— Begin Material for this task —
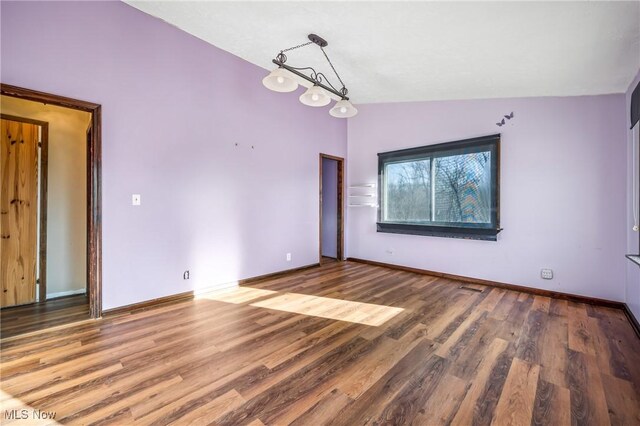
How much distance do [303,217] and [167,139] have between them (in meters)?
2.48

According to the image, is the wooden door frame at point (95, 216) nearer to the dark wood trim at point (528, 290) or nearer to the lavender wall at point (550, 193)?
the dark wood trim at point (528, 290)

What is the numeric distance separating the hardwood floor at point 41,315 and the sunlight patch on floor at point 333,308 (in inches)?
73.5

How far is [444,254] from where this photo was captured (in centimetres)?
458

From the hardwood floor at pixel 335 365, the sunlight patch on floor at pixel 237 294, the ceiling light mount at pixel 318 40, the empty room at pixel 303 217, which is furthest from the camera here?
the sunlight patch on floor at pixel 237 294

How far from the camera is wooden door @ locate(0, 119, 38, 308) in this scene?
126 inches

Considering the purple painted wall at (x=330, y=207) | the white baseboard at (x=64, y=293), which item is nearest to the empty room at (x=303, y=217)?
the white baseboard at (x=64, y=293)

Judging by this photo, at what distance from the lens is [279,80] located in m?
2.57

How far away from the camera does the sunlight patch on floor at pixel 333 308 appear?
291 cm

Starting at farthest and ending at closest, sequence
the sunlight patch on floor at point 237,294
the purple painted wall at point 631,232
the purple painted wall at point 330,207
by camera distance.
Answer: the purple painted wall at point 330,207, the sunlight patch on floor at point 237,294, the purple painted wall at point 631,232

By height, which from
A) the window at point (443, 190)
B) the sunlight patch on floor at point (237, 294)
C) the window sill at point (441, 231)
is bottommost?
the sunlight patch on floor at point (237, 294)

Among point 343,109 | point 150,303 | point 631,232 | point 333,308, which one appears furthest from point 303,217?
point 631,232

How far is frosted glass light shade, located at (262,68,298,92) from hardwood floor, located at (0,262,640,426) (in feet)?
7.56

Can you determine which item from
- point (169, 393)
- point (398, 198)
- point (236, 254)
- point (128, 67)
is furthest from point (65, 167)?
point (398, 198)

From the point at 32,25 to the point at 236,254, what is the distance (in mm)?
3029
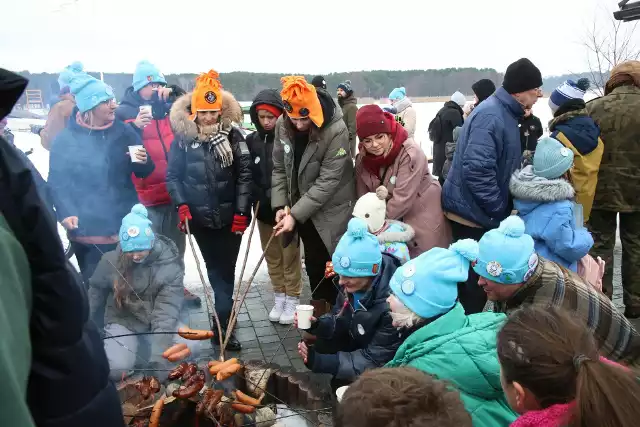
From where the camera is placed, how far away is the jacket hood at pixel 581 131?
4.26m

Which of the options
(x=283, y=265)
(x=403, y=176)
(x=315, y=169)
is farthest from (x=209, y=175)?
(x=403, y=176)

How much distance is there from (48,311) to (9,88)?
494 mm

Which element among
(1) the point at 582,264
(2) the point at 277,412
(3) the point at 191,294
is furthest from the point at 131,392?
(1) the point at 582,264

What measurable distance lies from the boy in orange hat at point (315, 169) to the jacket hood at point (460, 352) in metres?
1.68

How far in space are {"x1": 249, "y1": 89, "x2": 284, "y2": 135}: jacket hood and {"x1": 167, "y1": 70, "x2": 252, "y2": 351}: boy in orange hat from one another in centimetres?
20

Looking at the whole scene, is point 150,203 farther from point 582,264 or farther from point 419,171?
point 582,264

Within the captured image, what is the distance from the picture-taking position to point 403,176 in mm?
3852

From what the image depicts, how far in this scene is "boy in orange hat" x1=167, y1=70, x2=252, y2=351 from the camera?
13.5 feet

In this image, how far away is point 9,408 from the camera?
0.87m

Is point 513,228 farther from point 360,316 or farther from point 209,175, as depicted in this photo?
point 209,175

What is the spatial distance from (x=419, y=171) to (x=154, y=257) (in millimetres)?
2251

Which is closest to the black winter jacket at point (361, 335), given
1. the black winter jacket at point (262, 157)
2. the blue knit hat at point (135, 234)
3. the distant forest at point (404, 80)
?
the blue knit hat at point (135, 234)

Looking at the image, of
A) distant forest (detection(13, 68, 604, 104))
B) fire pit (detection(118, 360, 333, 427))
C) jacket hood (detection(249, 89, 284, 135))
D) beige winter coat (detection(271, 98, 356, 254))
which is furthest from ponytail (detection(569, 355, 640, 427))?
distant forest (detection(13, 68, 604, 104))

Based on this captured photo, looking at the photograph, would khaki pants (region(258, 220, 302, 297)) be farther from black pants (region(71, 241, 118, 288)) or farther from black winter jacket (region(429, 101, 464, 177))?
black winter jacket (region(429, 101, 464, 177))
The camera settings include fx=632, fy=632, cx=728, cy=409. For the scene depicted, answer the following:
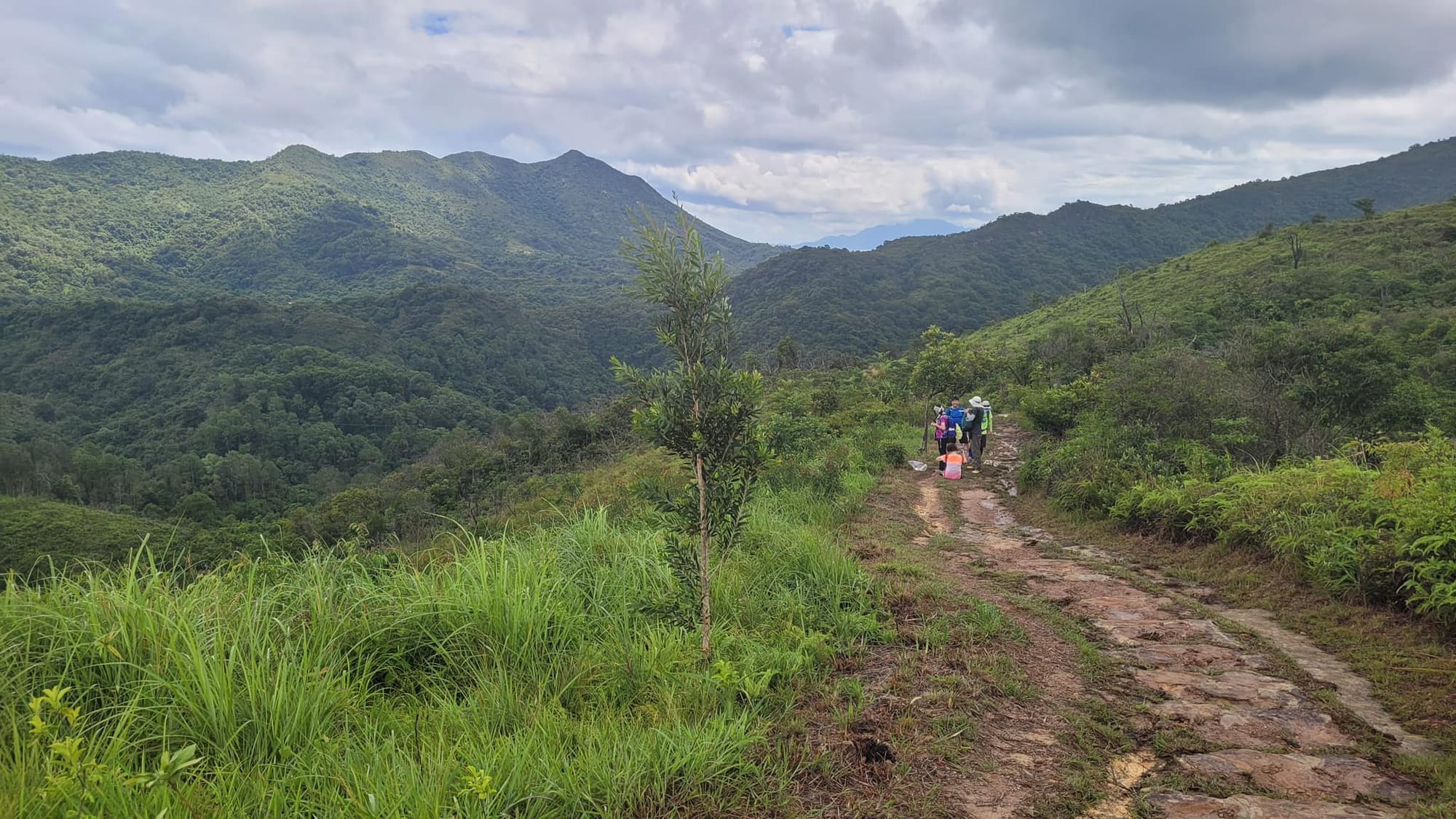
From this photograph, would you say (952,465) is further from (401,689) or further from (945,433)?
(401,689)

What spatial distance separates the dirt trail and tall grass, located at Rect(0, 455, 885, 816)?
47.5 inches

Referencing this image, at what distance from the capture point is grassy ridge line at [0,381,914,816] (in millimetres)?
2338

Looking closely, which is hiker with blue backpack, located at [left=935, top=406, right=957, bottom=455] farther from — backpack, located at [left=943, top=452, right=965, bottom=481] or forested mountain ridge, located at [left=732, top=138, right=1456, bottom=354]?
forested mountain ridge, located at [left=732, top=138, right=1456, bottom=354]

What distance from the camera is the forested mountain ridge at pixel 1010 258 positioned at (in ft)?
382

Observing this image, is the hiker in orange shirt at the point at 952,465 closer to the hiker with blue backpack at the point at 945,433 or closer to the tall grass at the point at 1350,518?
the hiker with blue backpack at the point at 945,433

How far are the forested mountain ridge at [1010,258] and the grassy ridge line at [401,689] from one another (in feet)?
301

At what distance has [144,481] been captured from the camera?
5631 cm

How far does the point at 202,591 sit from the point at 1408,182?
271434 millimetres

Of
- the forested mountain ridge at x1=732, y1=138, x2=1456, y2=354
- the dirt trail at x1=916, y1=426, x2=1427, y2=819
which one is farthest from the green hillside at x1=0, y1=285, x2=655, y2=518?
the dirt trail at x1=916, y1=426, x2=1427, y2=819

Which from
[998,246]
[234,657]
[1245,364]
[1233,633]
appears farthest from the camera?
[998,246]

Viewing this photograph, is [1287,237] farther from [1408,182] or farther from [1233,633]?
[1408,182]

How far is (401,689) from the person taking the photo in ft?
11.2

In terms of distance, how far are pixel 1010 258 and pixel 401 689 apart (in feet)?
553

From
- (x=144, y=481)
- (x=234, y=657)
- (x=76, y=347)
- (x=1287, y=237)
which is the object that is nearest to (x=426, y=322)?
(x=76, y=347)
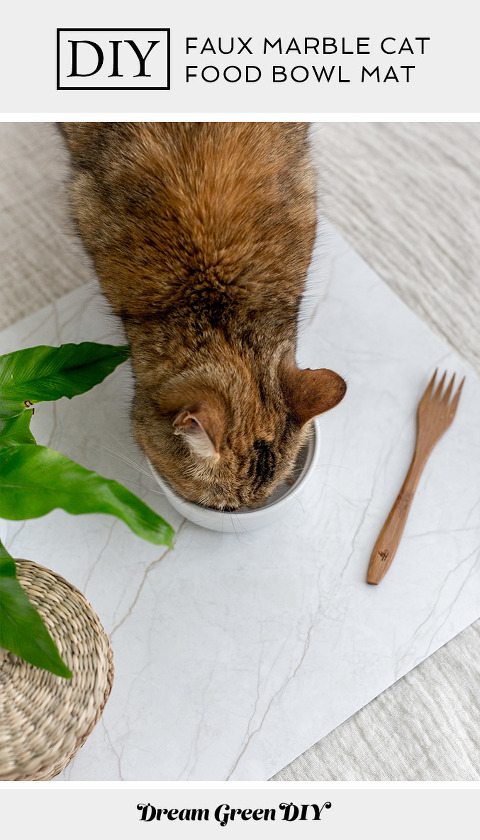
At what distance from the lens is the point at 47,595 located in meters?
0.83

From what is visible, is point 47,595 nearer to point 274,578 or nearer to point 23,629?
point 23,629

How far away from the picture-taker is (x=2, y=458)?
2.42 ft

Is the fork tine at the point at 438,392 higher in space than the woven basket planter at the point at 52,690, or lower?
higher

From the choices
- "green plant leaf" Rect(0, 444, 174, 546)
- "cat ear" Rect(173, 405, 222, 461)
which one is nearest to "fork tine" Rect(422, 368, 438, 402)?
"cat ear" Rect(173, 405, 222, 461)

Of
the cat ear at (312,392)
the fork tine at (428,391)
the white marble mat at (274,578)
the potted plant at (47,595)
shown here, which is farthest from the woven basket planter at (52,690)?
the fork tine at (428,391)

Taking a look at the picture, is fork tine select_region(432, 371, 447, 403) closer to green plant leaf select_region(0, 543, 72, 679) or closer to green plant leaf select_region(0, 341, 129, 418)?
green plant leaf select_region(0, 341, 129, 418)

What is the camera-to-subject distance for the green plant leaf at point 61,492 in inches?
26.4

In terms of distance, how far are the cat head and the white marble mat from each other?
17 centimetres

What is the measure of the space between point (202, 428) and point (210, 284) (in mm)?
249

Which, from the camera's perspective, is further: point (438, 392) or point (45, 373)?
point (438, 392)

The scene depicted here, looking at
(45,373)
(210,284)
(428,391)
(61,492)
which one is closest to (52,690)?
A: (61,492)

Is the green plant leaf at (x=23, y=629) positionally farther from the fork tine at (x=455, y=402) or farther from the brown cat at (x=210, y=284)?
the fork tine at (x=455, y=402)

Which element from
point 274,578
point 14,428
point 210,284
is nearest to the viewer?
point 14,428

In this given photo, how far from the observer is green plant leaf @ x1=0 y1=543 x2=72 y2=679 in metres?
0.71
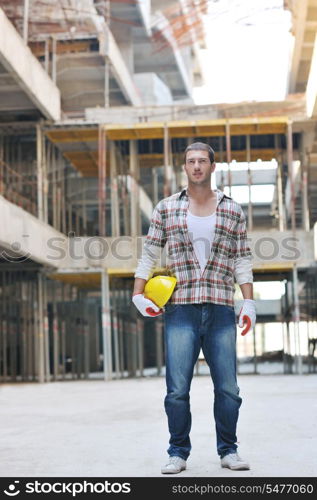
— End Material for this task —
## What is needed
Reproduce all of the data above word for word, leaving out the pictures.

## Solution to this task
How much distance do [303,217] and [167,139] have between them (in meters)?
2.48

According to the image, is the wooden door frame at point (95, 216) nearer to the dark wood trim at point (528, 290) or nearer to the lavender wall at point (550, 193)?
the dark wood trim at point (528, 290)

What is the numeric distance separating the hardwood floor at point 41,315 and the sunlight patch on floor at point 333,308 (in inches)?
73.5

How far is [444,254] from where this photo was captured (in centimetres)?
458

From the hardwood floor at pixel 335 365, the sunlight patch on floor at pixel 237 294, the ceiling light mount at pixel 318 40, the empty room at pixel 303 217, which is furthest from the camera here?
the sunlight patch on floor at pixel 237 294

How far from the camera is wooden door @ locate(0, 119, 38, 308) in this scene?
126 inches

Considering the purple painted wall at (x=330, y=207) | the white baseboard at (x=64, y=293), which item is nearest to the empty room at (x=303, y=217)?
the white baseboard at (x=64, y=293)

Judging by this photo, at what distance from the lens is [279,80] located in m?
2.57

How far away from the camera does the sunlight patch on floor at pixel 333 308 appear?
291 cm

Starting at farthest and ending at closest, sequence
the sunlight patch on floor at point 237,294
the purple painted wall at point 631,232
the purple painted wall at point 330,207
by camera distance.
Answer: the purple painted wall at point 330,207, the sunlight patch on floor at point 237,294, the purple painted wall at point 631,232

By height, which from
A) the window at point (443, 190)
B) the sunlight patch on floor at point (237, 294)
C) the window sill at point (441, 231)
is bottommost?
the sunlight patch on floor at point (237, 294)

Among point 343,109 | point 150,303 | point 631,232 | point 333,308, which one appears furthest from point 303,217?
point 631,232

How far is frosted glass light shade, located at (262,68,298,92) from hardwood floor, located at (0,262,640,426) (in feet)?
7.56

Can you determine which item from
- point (169, 393)
- point (398, 198)
- point (236, 254)
- point (128, 67)
is furthest from point (65, 167)?
point (398, 198)

From the point at 32,25 to the point at 236,254, what is the distance (in mm)?
3029
From where the camera is placed, how far away is the jacket hood at pixel 581 131?
4.26m

Which of the options
(x=283, y=265)
(x=403, y=176)
(x=315, y=169)
is farthest from (x=209, y=175)?
(x=403, y=176)

How much distance is there from (48,311) to (9,88)?
494 mm

Which element among
(1) the point at 582,264
(2) the point at 277,412
(3) the point at 191,294
is furthest from the point at 131,392?
(1) the point at 582,264

What measurable distance lies from the boy in orange hat at point (315, 169) to the jacket hood at point (460, 352) in metres?
1.68

How far in space are {"x1": 249, "y1": 89, "x2": 284, "y2": 135}: jacket hood and {"x1": 167, "y1": 70, "x2": 252, "y2": 351}: boy in orange hat from one another in centimetres?
20

Looking at the whole scene, is point 150,203 farther from point 582,264 or farther from point 419,171?
point 582,264

Within the captured image, what is the distance from the picture-taking position to point 403,176 in mm?
3852

From what the image depicts, how far in this scene is "boy in orange hat" x1=167, y1=70, x2=252, y2=351 from the camera?
13.5 feet

In this image, how far away is point 9,408 from the camera?
0.87m

Is point 513,228 farther from point 360,316 or farther from point 209,175, as depicted in this photo?
point 209,175

What is the spatial distance from (x=419, y=171) to (x=154, y=257) (in millimetres)?
2251

Which is closest to the black winter jacket at point (361, 335), given
1. the black winter jacket at point (262, 157)
2. the blue knit hat at point (135, 234)
3. the distant forest at point (404, 80)
?
the blue knit hat at point (135, 234)

Looking at the image, of
A) distant forest (detection(13, 68, 604, 104))
B) fire pit (detection(118, 360, 333, 427))
C) jacket hood (detection(249, 89, 284, 135))
D) beige winter coat (detection(271, 98, 356, 254))
which is furthest from ponytail (detection(569, 355, 640, 427))?
distant forest (detection(13, 68, 604, 104))

Based on this captured photo, looking at the photograph, would khaki pants (region(258, 220, 302, 297)) be farther from black pants (region(71, 241, 118, 288)) or farther from black winter jacket (region(429, 101, 464, 177))?
black winter jacket (region(429, 101, 464, 177))
The camera settings include fx=632, fy=632, cx=728, cy=409. For the scene depicted, answer the following:
From this photograph, would you say (952,465) is further from (401,689) or further from (945,433)?
(401,689)

What spatial distance separates the dirt trail and tall grass, located at Rect(0, 455, 885, 816)?
47.5 inches

Referencing this image, at what distance from the capture point is grassy ridge line at [0,381,914,816] (in millimetres)?
2338

Looking closely, which is hiker with blue backpack, located at [left=935, top=406, right=957, bottom=455] farther from — backpack, located at [left=943, top=452, right=965, bottom=481] or forested mountain ridge, located at [left=732, top=138, right=1456, bottom=354]?
forested mountain ridge, located at [left=732, top=138, right=1456, bottom=354]

What distance from the camera is the forested mountain ridge at pixel 1010 258 positioned at (in ft)?
382

Observing this image, is the hiker in orange shirt at the point at 952,465 closer to the hiker with blue backpack at the point at 945,433 or closer to the tall grass at the point at 1350,518?
the hiker with blue backpack at the point at 945,433

How far are the forested mountain ridge at [1010,258] and the grassy ridge line at [401,689] from one another (in feet)?
301

At what distance has [144,481] been captured from the camera?
5631 cm

How far does the point at 202,591 sit from the point at 1408,182?
271434 millimetres

Of
- the forested mountain ridge at x1=732, y1=138, x2=1456, y2=354
- the dirt trail at x1=916, y1=426, x2=1427, y2=819
which one is farthest from the green hillside at x1=0, y1=285, x2=655, y2=518?
the dirt trail at x1=916, y1=426, x2=1427, y2=819

Which from
[998,246]
[234,657]
[1245,364]
[1233,633]
appears farthest from the camera?
[998,246]

Viewing this photograph, is [1287,237] farther from [1408,182] or farther from [1233,633]?
[1408,182]

How far is (401,689) from the person taking the photo in ft?
11.2

In terms of distance, how far are pixel 1010 258 and pixel 401 689 apart (in feet)?
553

From
- (x=144, y=481)
- (x=234, y=657)
- (x=76, y=347)
- (x=1287, y=237)
which is the object that is nearest to (x=426, y=322)?
(x=76, y=347)
At what distance from the lens is the point at 47,595 located in meters?
0.83

From what is visible, is point 47,595 nearer to point 274,578 or nearer to point 23,629?
point 23,629

How far away from the picture-taker is (x=2, y=458)?
2.42 ft

Is the fork tine at the point at 438,392 higher in space than the woven basket planter at the point at 52,690, or lower?
higher

From the choices
- "green plant leaf" Rect(0, 444, 174, 546)
- "cat ear" Rect(173, 405, 222, 461)
which one is nearest to "fork tine" Rect(422, 368, 438, 402)?
"cat ear" Rect(173, 405, 222, 461)

Of
the cat ear at (312,392)
the fork tine at (428,391)
the white marble mat at (274,578)
the potted plant at (47,595)
shown here, which is farthest from the woven basket planter at (52,690)?
the fork tine at (428,391)

Taking a look at the picture, is fork tine select_region(432, 371, 447, 403) closer to green plant leaf select_region(0, 543, 72, 679) or closer to green plant leaf select_region(0, 341, 129, 418)?
green plant leaf select_region(0, 341, 129, 418)

What is the camera-to-subject distance for the green plant leaf at point 61,492 in inches?
26.4

In terms of distance, how far are the cat head and the white marble mat from each other?
17 centimetres

What is the measure of the space between point (202, 428) and point (210, 284) (in mm)?
249

Which, from the camera's perspective, is further: point (438, 392) or point (45, 373)?
point (438, 392)

The scene depicted here, looking at
(45,373)
(210,284)
(428,391)
(61,492)
which one is closest to (52,690)?
A: (61,492)

Is the green plant leaf at (x=23, y=629) positionally farther from the fork tine at (x=455, y=402) or farther from the brown cat at (x=210, y=284)?
the fork tine at (x=455, y=402)

Which element from
point 274,578
point 14,428
point 210,284
is nearest to the viewer?
point 14,428

In this given photo, how far from the observer is green plant leaf @ x1=0 y1=543 x2=72 y2=679 in metres?
0.71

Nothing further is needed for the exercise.